Detailed Hand-Drawn Maps Say ‘I Love You’


Monday, November 19, 2012

Some people keep love letters. I have maps — beautifully detailed hand-drawn maps made for me by my husband over the years whenever I was about to set out on a solo adventure or one with my girlfriends, either bicycling, hiking, or driving. It was an era before cell phones, Google Earth, and GPS, and my sense of direction has always been notoriously bad, so before I left, Monte would equip me with his meticulous drawings and instructions written in a way that even I could understand. These maps went with me on many trips, and I referred to them often. It was one of the ways he took care of me in those days, and I’ve never had the heart to throw them away.

I recently came upon the maps in a file box in the garage, where the years have left them faded, yellowed, and soft as tissue paper. Torn and taped and folded many times, most of them outline dirt road loops, trails, and mountain climbs, and many provide a fascinating at-a-glance view of Orange County’s (and northern San Diego’s) open space and unincorporated backcountry and the preferable ways to access it as it was in the early 1980s. Memorable landmarks are included to help me get oriented, grades and riding surfaces are noted, and potentially confusing choices are explained. I can read “I love you” in every painstakingly drawn squiggle and curve.

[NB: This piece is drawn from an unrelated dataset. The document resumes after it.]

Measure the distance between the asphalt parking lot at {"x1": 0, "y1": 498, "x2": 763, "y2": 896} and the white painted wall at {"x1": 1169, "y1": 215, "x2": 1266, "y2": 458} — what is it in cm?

It’s amazing, too, how many stories these little maps tell and how many memories they evoke. I am remembering pedaling up Soapstone grade the day we met our good friend Steve, and how Cuyamaca’s mountains and meadows smelled of pine and fern and flowers. I remember trespass adventures on the Irvine property, epic rides in the mountains behind Fallbrook, long expeditions on bike trails and roads to the farthest stretches of Orange County. It’s especially fun to discover Monte’s little reminders for me, such as these from a map of the hills behind Laguna: “road that you and Alice ride on” or “place where my mother took that picture of you and Miranda”…

In West with the Night, Beryl Markham expressed her own fondness for maps with these words: “A map says to you, read me carefully, follow me closely, doubt me not … I am the earth in the palm of your hand … without me you are alone and lost.”

I didn’t feel alone or lost when I carried Monte’s maps, his familiar handwriting having demystified the segment of world I was about to navigate. I like maps in general … the colors of them, the overview one couldn’t otherwise grasp, the revelations of how the pieces fit together and where you are in the scheme of things. I like journeys plotted out with fingers and marked in felt-tip pen, and I like contemplating the shape of land and water and the ways in which they meet. I like how maps enable us to soar above a place in order to become more truly part of it.

Most of all, I like knowing that someone made me a collection of customized maps to tuck into my backpack. I need no further evidence that I have been loved.